Si du moins la musique avait racheté des taches qui sautaient aux yeux les moins exercés, on eût été indulgent ; mais parce qu’on y retrouvait la plupart des défauts du poème, elle ne faisait guère que les accentuer encore. On y reconnaissait sans doute le talent habituel du compositeur, cette richesse d’instrumentation, cette entente des sonorités, cette science de l’orchestre et de la déclamation qui lui appartiennent ; mais à la longue, de tels mérites, si grands qu’ils fussent, s’effaçaient devant l’absence complète de mélodie ou la puérilité de certaines harmonies descriptives, et surtout devant les longueurs interminables de récitatifs qui se succèdent incessamment et dont Wagner semble vouloir épuiser pour nous la monotonie. L’abus des combinaisons matérielles et l’intempérance des procédés ne font que rendre plus évident chez lui le manque d’inspiration. A quoi servait de briser des formes conventionnelles, nous le voulons bien, mais admises dans l’art parce qu’elles s’accordent avec son développement le plus libre, si c’était pour les remplacer par d’autres conventions offrant à l’expression musicale de bien moindres ressources ? En quoi ces prétendues entraves avaient-elles paralysé l’originalité des maîtres, et qu’avait-on gagné à s’en affranchir ?

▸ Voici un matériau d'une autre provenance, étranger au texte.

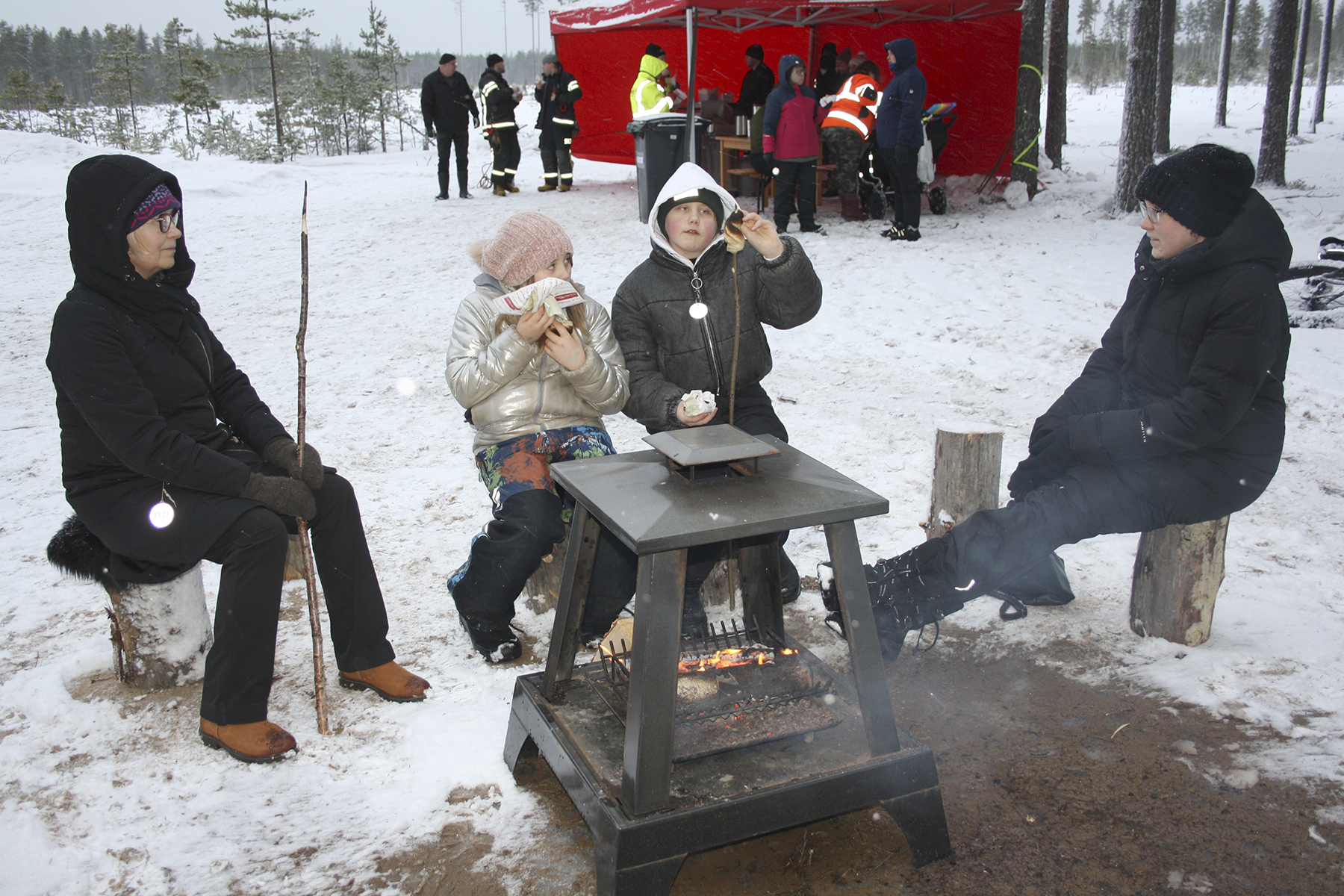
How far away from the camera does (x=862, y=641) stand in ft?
7.10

Une des impressions les plus naturelles qu’on éprouve en écoutant les œuvres des grands compositeurs, c’est le désir de voir se prolonger les jouissances qu’on goûte à les entendre. Le sentiment

  1. Ajoutons que quelques-uns des monstres ou des animaux mécaniques qui composent la ménagerie des Niebelungen ne fonctionnèrent pas avec la gravité ou la régularité nécessaires, et que le char traîné par deux béliers ainsi que l’ours procurèrent à l’auditoire quelques momens de douce gaieté. Récemment encore, à Leipzig, le chanteur qui remplissait le rôle de Siegfried a été échaudé par un jet d’eau bouillante qu’au lieu de vapeur le dragon lui a lancé.